To investigate the cause of death of Vav-Atg7−/− mice histopathological analyses were performed and revealed the presence of a myeloid cell mass in one of the Vav-Atg7−/− mice examined, severe myeloid dysplasia in hematopoietic organs and widespread infiltration of myeloid blast cells in non-hematopoietic organs in all Vav-Atg7−/− mice. This myeloproliferation can also be detected by flow cytometry where, unlike all other mature lineages, CD11b+Gr1+ cells are significantly increased in the blood and BM of Vav-Atg7−/− mice. These cells are highly proliferative and have increased expression of the myeloid leukemia marker CD47 on their surface. Importantly, histopathological analysis of the lethally-irradiated hosts reconstituted with Vav-Atg7−/− BM, FL and LSK cells also reveals the myelodysplastic/myeloproliferative features originally found in Vav-Atg7−/− mice, suggesting that this myeloproliferation is transplantable and that the population responsible for it is found within the expanded LSK compartment of Vav-Atg7−/− mice. The myeloproliferation could also be reproduced by transplantation of Vav-Atg7−/− BM cells into immunocompromised hosts, however, without any appearance of symptoms or lethality in these secondary hosts.

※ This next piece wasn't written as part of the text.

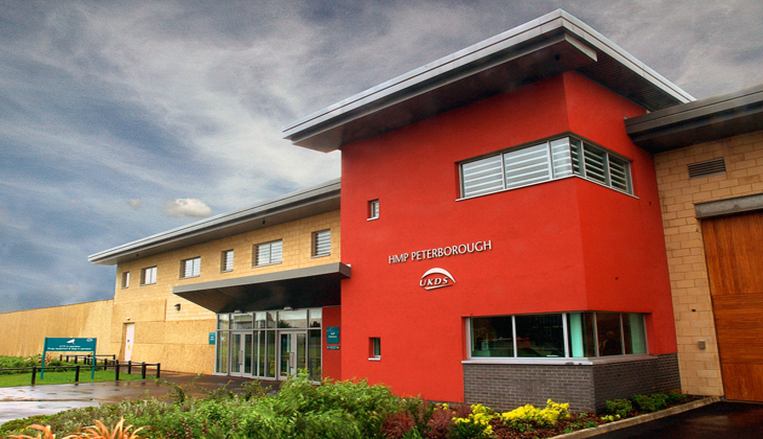 Peterborough Social Impact Bond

Overall, histological analyses of Vav-Atg7−/− mice strongly suggested that they suffer from myeloid leukemia and consequently die of BM failure. This would be consistent with the fact that Vav-Atg7−/− mice show a range in disease progression and time of death, which in turn suggests that a stochastic event is responsible for the final steps of their disease. Such an event could be speculated to be the malignant transformation of a progenitor cell, found within the LSK compartment and induced by the phenotypic characteristics resulting from the lack of autophagy/mitophagy, namely mitochondrial accumulation leading to oxidative stress, DNA damage, uncontrolled proliferation and dysregulated activation of cell death.
In conclusion, this study is the first to establish the requirement for autophagy in the maintenance of adult HSCs, as well as the first to provide evidence suggesting that autophagy protects against leukemia development. Future studies will have to be performed to understand why the Atg7−/− myeloid leukemia does not kill secondary hosts. Yet, one could speculate that autophagy is required by the malignant cells, once the leukemia is established, for survival and proliferation in stressful conditions, which could explain the nonaggressive nature of the autophagy-deficient leukemia. It has been proposed that inhibitors of autophagy, such as chloroquine, should be used in cancer treatment, and it would therefore be of great interest to uncover whether altered autophagy levels are found in human cancer stem cells. Finally, it remains to be shown whether a role for autophagy in the maintenance of healthy stem cells can be extended to stem cells in tissues other than the hematopoietic system.
Punctum to: Mortensen M, Soilleux EJ, Djordjevic G, Tripp R, Lutteropp M, Sadighi-Akha E, Stranks AJ, Glanville J, Knight S, Jacobsen S-EW, Kranc KR, Simon AK. The autophagy protein Atg7 is essential for hematopoietic stem cell maintenance. J Exp Med. 2011;208:455–467. doi: 10.1084/jem.20061303.